[[ Source text open ]]
The court received the requested items of information between 9 April
2002 and 3 June 2002.
- A
hearing was held on 22 August 2002. Prior to the hearing the first
applicant had requested that further evidence be taken. Such evidence
was obtained in the course of September 2002.
- On
3 October 2002 the District Court determined the mother's obligation
to contribute to the maintenance of the second applicant during the
period from 1 May 1998 to 3 December 2001. The court noted that the
mother had in the meantime contributed to the second applicant's
maintenance. The outstanding sum for the above period amounting to
the equivalent of 130 euros was payable to the second applicant
within 15 days from the date on which the judgment took effect. The
judgment was served on the parties on 4 and 11 November 2002.
- On
15 and 20 November 2002 the applicants appealed. The first applicant
submitted, inter alia, that he had paid in advance 1,000
Slovak korunas (SKK) on the costs of taking evidence and that only
SKK 160 had been spent for that purpose. He requested that the
remainder of the sum be returned to him. The first applicant later
reiterated that request.
- On
27 December 2002 the Banská Bystrica
Regional Court modified the first-instance judgment in that
the maintenance including the outstanding sum was payable to the
first applicant and not to his son. The court of appeal noted that
the District Court had established all relevant facts and that it had
determined the maintenance with due regard to the situation of both
parents and their son. The relevant decision became final on 13 March
2003.
[[ Source text closed ]]
[[ Recorded data open ]]
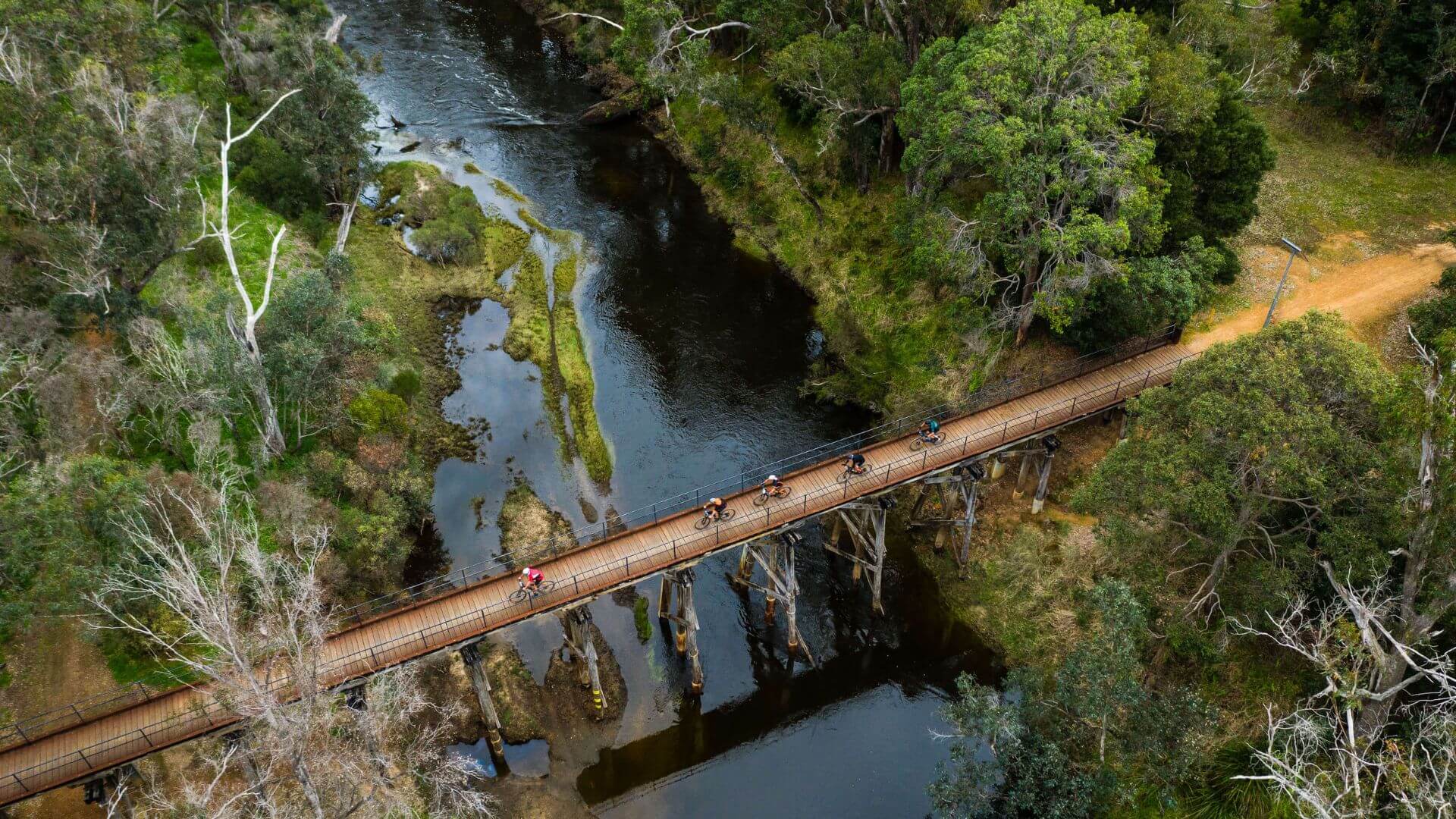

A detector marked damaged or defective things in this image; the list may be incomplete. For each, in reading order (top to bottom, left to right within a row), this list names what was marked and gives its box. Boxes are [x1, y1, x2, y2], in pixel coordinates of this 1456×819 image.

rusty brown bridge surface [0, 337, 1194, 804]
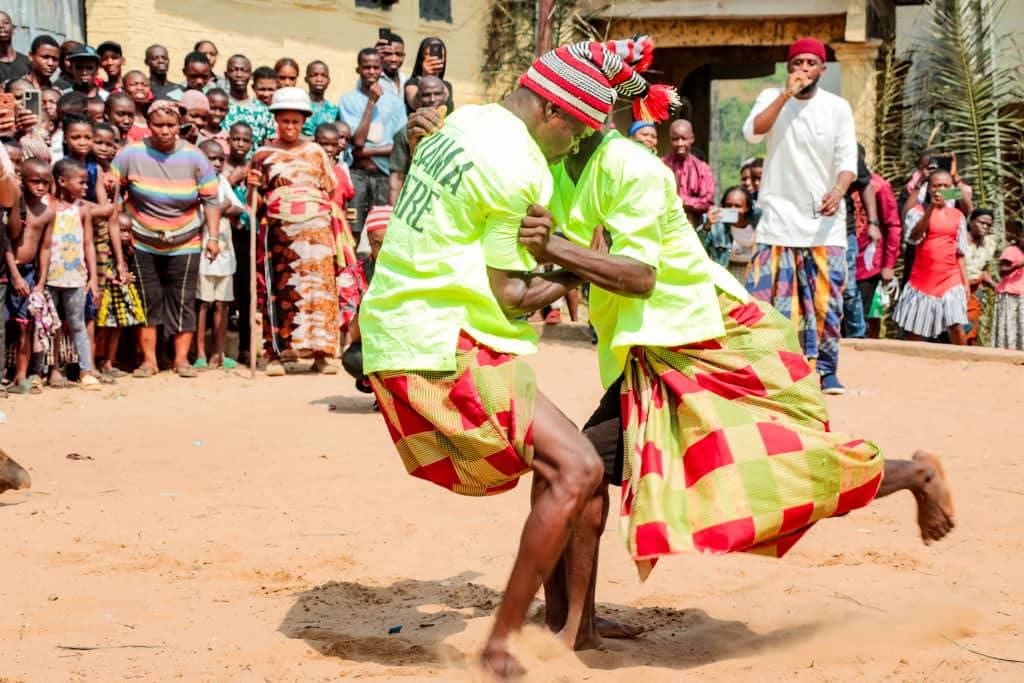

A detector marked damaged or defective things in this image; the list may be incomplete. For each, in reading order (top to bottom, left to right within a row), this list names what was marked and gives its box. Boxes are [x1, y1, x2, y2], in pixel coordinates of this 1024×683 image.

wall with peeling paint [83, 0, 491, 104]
[[ Recorded data closed ]]
### What you will do
a – In the passage on the maintenance proceedings, how much money had the first applicant paid in advance toward the costs of taking evidence?
b – Write the next part of the passage on the maintenance proceedings, picking up right after its final sentence.

### Written answers
a – He had paid 1,000 Slovak korunas (SKK).

b –
- In
February 2004 an audit in the District Court's accounting office
established that a bank invoice for SKK 123 relating to the above
proceedings had not been paid and that an advance of SKK 1,000 which
the first applicant had paid for the purposes of taking evidence had
not been liquidated. Subsequently the District Court ordered the
plaintiff to pay one half of the sum paid to the bank. The other half
was deducted from the amount which the first applicant had paid and
the remainder of that sum was to be returned to him. The first
applicant challenged the decision and the relevant issues were twice
examined by courts at two levels of jurisdiction. The final decision
was given by the Regional Court on 27 July 2005.
B. Proceedings concerning the maintenance of the second
applicant after 4 December 2001
- On
4 December 2001 the second applicant filed a maintenance claim
against his mother with the District Court in Zvolen. He explained
that he had reached the age of majority on 23 October 2001. The
District Court, after having taken the relevant evidence, delivered a
judgment on 20 May 2002. In it the court determined the
mother's obligation to contribute to the second applicant's
maintenance with effect from 4 December 2001. The judgment
became final on 4 July 2002.
C. Constitutional proceedings
- On
18 December 2002 the applicants complained to the Constitutional
Court that their human rights had been violated by the Zvolen
District Court and by the Zvolen District Office which had been
appointed as guardian of the second applicant for the purpose of the
custody proceedings. They invoked Articles 6 § 1, 8, 13, 14 and
17 of the Convention and also Article 5 of Protocol No. 7. They
complained, inter alia, about the length of the proceedings
brought on 6 June 1997.
- On
29 January 2003 the Constitutional Court declared admissible their
complaint under Article 6 § 1 of the Convention about the length
of the proceedings before the Zvolen District Court to the extent
that they concerned the maintenance of the second applicant. As
regards the other issues examined in the context of the proceedings
brought in 1997, on which a final decision had already been given,
the applicants had not filed their complaint within the two-month
time-limit laid down in the Constitutional Court Act. In addition,
the Constitutional Court found no apparent flaws in the proceedings
indicating that the applicants' human rights had been violated.
- On
4 February 2004 the Constitutional Court found that the Zvolen
District Court had violated the applicants' right to a hearing within
a reasonable time in the proceedings concerning the maintenance of
the second applicant while he was a minor. It granted SKK 15,000
to each of the applicants in compensation for non-pecuniary damage
sustained in that context.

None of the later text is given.